A. paniculata is an annual, branched, erect, and herbaceous plant which grows in hedgerows throughout the plane lands, hill slopes, waste ground, farms, moist habitat, seashores, and roadsides. It also can be cultivated in garden. Moist shady places, forests, and wastelands are preferable for their well development [59, 71]. The morphological and physiological data of AP are presented in Table 1 and Figure 1. This plant grows abundantly in Southern and Southeastern Asia including India, Java, Sri Lanka, Pakistan, and Indonesia, while it is cultivated in India, China, Thailand, Brunei, Indonesia, the West Indies such as Jamaica, Barbados, and Bahamas, Hong Kong, and the tropical areas in America and also in southwestern Nigeria [10, 71].

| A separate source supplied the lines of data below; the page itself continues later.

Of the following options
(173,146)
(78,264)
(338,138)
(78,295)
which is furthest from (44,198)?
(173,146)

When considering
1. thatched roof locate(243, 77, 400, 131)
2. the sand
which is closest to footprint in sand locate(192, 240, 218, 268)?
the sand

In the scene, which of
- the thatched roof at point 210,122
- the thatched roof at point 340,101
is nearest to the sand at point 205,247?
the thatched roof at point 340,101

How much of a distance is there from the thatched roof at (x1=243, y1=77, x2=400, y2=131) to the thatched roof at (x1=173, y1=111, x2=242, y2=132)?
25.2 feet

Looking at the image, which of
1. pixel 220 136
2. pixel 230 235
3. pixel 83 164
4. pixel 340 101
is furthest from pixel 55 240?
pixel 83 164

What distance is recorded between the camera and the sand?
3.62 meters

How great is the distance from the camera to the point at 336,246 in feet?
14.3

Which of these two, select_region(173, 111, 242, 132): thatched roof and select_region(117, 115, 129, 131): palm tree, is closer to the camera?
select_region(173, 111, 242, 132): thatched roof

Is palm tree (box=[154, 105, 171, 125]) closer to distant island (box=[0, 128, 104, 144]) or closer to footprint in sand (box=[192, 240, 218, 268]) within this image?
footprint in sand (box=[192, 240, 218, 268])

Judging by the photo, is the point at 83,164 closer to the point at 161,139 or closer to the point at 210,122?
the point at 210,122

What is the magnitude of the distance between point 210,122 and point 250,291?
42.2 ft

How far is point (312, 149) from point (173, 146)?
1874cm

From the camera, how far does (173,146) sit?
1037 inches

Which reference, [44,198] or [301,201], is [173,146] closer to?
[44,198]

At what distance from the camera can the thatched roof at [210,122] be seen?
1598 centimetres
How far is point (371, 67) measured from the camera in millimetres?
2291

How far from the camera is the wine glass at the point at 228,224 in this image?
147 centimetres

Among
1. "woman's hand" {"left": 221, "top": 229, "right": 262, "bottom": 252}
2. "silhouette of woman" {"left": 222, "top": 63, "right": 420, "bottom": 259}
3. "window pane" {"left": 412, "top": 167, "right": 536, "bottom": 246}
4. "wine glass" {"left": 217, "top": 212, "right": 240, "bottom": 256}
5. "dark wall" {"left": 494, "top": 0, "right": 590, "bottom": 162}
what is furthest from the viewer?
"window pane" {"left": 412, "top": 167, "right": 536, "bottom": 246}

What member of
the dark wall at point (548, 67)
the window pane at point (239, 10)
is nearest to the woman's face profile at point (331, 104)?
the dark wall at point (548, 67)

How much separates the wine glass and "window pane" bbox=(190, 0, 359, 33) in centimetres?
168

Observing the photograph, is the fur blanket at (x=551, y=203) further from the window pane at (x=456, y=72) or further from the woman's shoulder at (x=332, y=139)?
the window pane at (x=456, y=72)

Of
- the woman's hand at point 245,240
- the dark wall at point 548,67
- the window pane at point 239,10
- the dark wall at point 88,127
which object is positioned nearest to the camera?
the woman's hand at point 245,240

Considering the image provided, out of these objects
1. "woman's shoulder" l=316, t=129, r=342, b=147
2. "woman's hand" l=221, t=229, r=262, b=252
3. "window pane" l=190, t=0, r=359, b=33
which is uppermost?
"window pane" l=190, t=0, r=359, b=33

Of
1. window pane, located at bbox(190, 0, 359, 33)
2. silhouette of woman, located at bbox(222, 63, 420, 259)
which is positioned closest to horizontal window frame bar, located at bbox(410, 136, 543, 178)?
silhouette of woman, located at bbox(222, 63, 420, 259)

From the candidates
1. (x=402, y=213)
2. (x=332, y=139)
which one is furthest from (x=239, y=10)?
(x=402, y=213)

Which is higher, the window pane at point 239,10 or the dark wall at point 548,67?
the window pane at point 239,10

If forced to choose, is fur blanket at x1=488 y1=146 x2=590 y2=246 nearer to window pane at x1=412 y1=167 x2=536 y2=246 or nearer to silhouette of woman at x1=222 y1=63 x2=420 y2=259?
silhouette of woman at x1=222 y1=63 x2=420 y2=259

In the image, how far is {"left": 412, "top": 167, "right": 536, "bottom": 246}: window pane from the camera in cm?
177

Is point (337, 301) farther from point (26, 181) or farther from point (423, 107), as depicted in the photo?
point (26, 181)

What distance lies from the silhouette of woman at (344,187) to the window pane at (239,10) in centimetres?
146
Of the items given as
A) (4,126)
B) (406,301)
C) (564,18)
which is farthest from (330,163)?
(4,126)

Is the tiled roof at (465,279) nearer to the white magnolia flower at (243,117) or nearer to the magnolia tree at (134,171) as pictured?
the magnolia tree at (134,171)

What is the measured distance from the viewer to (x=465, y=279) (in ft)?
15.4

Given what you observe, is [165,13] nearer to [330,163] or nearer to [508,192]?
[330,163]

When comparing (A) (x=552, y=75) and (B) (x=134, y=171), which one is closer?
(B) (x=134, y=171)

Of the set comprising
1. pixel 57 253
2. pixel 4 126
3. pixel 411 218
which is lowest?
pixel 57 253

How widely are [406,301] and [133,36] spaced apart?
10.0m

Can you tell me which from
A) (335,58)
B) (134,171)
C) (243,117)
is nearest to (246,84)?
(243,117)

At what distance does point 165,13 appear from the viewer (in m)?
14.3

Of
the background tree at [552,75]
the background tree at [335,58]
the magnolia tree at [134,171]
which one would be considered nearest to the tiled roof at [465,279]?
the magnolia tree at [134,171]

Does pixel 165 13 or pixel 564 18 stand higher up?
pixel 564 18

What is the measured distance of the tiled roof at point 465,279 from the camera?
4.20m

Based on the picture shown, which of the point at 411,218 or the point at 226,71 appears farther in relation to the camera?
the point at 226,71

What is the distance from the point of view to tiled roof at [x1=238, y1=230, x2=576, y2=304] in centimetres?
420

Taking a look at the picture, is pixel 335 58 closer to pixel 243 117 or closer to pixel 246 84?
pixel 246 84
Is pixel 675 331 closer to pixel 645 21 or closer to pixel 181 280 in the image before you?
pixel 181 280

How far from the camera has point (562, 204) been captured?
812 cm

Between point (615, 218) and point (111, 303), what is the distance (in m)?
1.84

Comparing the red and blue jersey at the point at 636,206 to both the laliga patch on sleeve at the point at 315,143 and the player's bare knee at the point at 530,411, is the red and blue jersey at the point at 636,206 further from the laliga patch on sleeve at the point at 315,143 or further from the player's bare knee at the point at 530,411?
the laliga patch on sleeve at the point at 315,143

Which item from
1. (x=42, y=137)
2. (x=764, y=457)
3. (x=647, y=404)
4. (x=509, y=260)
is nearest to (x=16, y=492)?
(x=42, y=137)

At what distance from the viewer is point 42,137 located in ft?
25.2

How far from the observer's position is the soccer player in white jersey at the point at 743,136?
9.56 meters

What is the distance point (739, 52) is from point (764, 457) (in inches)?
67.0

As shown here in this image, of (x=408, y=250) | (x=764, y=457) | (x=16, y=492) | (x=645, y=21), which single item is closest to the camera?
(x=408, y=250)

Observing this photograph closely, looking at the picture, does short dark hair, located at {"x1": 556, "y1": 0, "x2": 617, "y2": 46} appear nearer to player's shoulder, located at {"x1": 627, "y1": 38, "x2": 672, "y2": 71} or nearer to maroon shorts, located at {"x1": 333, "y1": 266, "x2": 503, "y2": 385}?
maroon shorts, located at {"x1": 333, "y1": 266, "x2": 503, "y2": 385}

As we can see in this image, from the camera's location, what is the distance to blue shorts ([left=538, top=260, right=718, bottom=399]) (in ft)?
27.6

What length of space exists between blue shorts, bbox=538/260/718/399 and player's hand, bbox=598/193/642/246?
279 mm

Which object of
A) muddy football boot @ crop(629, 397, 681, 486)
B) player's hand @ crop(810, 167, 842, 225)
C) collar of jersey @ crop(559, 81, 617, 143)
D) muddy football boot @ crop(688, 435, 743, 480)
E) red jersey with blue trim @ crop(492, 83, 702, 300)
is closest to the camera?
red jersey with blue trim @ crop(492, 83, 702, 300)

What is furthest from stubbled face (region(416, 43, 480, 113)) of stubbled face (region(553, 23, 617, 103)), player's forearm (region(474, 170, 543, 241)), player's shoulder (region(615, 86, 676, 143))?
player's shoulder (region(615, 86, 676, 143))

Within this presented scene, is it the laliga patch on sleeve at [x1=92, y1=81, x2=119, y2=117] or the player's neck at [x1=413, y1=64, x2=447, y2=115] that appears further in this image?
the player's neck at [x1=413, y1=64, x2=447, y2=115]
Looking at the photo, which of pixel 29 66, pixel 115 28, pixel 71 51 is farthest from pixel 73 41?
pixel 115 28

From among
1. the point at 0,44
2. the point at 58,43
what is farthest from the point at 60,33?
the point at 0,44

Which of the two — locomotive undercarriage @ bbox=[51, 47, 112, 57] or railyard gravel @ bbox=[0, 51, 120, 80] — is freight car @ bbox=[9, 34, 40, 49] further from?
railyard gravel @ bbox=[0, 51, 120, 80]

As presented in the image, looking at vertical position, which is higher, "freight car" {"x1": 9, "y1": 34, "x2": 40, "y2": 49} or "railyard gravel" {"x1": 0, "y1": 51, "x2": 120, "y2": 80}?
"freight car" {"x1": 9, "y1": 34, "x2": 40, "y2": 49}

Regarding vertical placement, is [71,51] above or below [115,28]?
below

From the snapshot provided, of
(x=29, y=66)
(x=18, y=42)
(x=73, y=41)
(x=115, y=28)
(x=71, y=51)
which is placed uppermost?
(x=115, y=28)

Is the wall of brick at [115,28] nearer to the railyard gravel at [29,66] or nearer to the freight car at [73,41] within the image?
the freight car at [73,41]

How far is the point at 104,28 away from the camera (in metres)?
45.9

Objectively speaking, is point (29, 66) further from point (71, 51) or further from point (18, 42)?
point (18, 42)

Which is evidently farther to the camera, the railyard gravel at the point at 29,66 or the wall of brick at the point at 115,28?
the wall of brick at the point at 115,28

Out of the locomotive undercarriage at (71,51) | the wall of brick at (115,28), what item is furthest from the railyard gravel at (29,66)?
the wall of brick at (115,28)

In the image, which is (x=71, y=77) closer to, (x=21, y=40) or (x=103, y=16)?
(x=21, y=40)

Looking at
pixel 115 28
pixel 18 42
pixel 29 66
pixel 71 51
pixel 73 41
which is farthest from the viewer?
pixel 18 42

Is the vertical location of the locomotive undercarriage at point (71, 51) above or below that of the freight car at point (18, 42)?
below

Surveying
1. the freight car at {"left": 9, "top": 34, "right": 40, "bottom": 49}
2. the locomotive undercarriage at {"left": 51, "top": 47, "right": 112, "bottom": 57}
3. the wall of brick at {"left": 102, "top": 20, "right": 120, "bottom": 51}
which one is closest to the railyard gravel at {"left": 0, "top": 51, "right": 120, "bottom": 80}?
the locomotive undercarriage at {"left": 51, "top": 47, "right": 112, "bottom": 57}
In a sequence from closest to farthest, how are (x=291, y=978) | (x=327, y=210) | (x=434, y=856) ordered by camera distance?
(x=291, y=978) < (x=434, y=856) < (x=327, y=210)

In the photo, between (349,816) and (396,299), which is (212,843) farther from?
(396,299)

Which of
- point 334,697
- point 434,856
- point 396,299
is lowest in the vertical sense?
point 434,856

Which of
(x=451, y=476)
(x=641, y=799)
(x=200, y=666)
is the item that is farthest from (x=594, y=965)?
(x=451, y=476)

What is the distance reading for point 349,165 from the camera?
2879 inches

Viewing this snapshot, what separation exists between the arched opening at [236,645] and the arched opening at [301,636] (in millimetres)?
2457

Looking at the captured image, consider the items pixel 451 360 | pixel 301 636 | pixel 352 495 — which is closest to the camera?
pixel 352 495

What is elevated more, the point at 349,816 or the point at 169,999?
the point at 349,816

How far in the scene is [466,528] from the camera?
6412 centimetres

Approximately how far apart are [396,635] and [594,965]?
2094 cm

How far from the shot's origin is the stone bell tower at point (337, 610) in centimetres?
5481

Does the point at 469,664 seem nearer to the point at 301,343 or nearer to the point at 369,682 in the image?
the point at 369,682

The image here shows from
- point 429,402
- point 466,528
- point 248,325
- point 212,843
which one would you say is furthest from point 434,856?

Table 1: The morphology and physiology of A. paniculata [10, 62, 63].
Figure 1: Morphology of Andrographis paniculata. (a) Mature A. paniculata in polybag stage, (b) flowering stage, (c) harvested seeds, (d) in vitro seedling, (e) young A. paniculata in polybag, (f) adventitious roots of A. paniculata, and (g) vegetative seedlings. Single direction of arrow indicates the developmental stages and both directions of arrow denote vegetative propagation of plant (Photographs are taken from M.S. Hossain’s research work, except (b)).
2.3. Taxonomic Hierarchy

Taxonomic hierarchy is as follows:Domain: Eukaryota,Kingdom: Plantae,Subkingdom: Tracheobionta,Superdivision: Spermatophyta,Division: Angiosperma,Class: Dicotyledonae,Subclass: Gamopetalae,Series: Bicarpellatae,Order: Personales,Family: Acanthaceae,Subfamily: Acanthoideae,Tribe: Justiciae,Subtribe: Andrographideae,Genus: Andrographis,Species: A. paniculata (Burm. f.) Nees [71, 73, 74].

2.4. Vernacular Names

Generally, the tree is known as “King of Bitters” for its extremely bitter taste. In Malaysia, AP is traditionally known as “hempedu bumi” (bile of the earth). This plant has different names in different languages. The vernacular names of AP are presented in Table 2. In addition, local people easily recognize plant species with vernacular names instead of binomial names.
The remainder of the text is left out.